#### 抜粋テキスト

構成要素の定義では、キー構成要素の位置と長さを指定します。

数字キーの場合は、構成要素定義領域を使用して、数値の型を指定できます。 その後で、IXNUMKEY コンパイラ指令を使用すると、数値の型に従ってキーを順序付けることができます (デフォルトでは、キーは英数字順に並びます)。

構成要素定義領域の詳細なレイアウトについては、ヘルプトピック 『構成要素定義領域』を参照してください。

FCD へのアクセス

プログラムで通常の COBOL 構文を使用してファイルの入出力操作を行う場合は、各ファイルに対してファイル制御記述 (FCD) が自動的に作成されます。 この自動的に作成された FCD にアクセスするには、FCDREG コンパイラ指令でプログラムをコンパイルします。 これにより、FCD の読み取りや変更、FCD を使用したファイルハンドラの明示的な呼び出しなどが可能になります。

FCD にアクセスするには、プログラムの連絡節に FCD 定義を設定する必要があります。 FCD 定義の例は、コピーブックの XFHFCD.CPYに保存されています。 プログラムで次の SET 文を使用すると、読み取りや変更を行う FCD にこの定義をマップできます。

     set address of fcd to address of fh--fcd of file
        

パラメータの内容は、次のとおりです。

パラメータ 説明 
fcd プログラムの連絡節に記述する FCD 定義の名前。
fh--fcd ファイルにアクセスするために、この COBOL システムで使用する FCD (ハイフンが 2 つあることに注意してください)。
file ファイルの FD 名

この SET 操作に続けて、連絡節で設定した FCD のデータ項目にアクセスすると、ファイルの FCD へアクセスできます。

同様に、次のように指定すると、キー定義ブロックにアクセスすることができます。

     set address of kdb to address of fh--keydef of file
        

パラメータの内容は、次のとおりです。

パラメータ 説明 
kdb プログラムの連絡節で記述するキー定義ブロックの名前。
fh--keydef ファイルにアクセスするために、この COBOL システムで使用するキー定義 (ハイフンが 2 つあることに注意してください)。
file ファイルの FD 名

操作コード

ファイルハンドラが実行するファイル操作は、2 バイトの操作コードで識別します。

操作コードには 2 つの種類があります。

操作コードの種類 説明 
標準操作コード このコードでは、MSB に x"FA" が格納されます。LSB は、特殊操作を示します。
特殊操作コード このコードでは、MSB に x"00" が格納されます。LSB は、特殊操作を示します。

標準操作コードと特殊操作コードの詳細なリストと詳細情報へのリンクは、ヘルプトピック 『標準の操作コード - 概要』および  『特殊な操作コード - 概要』を参照してください。

########
#### データ抜粋

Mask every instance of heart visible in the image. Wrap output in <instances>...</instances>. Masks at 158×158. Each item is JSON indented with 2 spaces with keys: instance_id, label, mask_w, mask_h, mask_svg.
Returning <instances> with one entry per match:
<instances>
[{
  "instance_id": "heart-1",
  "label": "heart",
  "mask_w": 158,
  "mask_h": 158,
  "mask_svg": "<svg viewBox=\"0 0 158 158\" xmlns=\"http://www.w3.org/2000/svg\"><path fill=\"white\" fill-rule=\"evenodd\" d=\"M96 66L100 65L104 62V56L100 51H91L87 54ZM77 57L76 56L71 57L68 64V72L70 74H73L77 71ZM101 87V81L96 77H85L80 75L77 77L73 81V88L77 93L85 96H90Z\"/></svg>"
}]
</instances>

########

**設問**.
1 – 抜粋テキストの次の文を英語に訳すこと。「ファイルハンドラが実行するファイル操作は、2 バイトの操作コードで識別します。」
2 – セグメンテーションデータの行をすべて、一字一句変えずにそのまま返すこと。

**解答**.
1 – The file operations performed by the file handler are identified by a two-byte operation code.

2 –
Mask every instance of heart visible in the image. Wrap output in <instances>...</instances>. Masks at 158×158. Each item is JSON indented with 2 spaces with keys: instance_id, label, mask_w, mask_h, mask_svg.
Returning <instances> with one entry per match:
<instances>
[{
  "instance_id": "heart-1",
  "label": "heart",
  "mask_w": 158,
  "mask_h": 158,
  "mask_svg": "<svg viewBox=\"0 0 158 158\" xmlns=\"http://www.w3.org/2000/svg\"><path fill=\"white\" fill-rule=\"evenodd\" d=\"M96 66L100 65L104 62V56L100 51H91L87 54ZM77 57L76 56L71 57L68 64V72L70 74H73L77 71ZM101 87V81L96 77H85L80 75L77 77L73 81V88L77 93L85 96H90Z\"/></svg>"
}]
</instances>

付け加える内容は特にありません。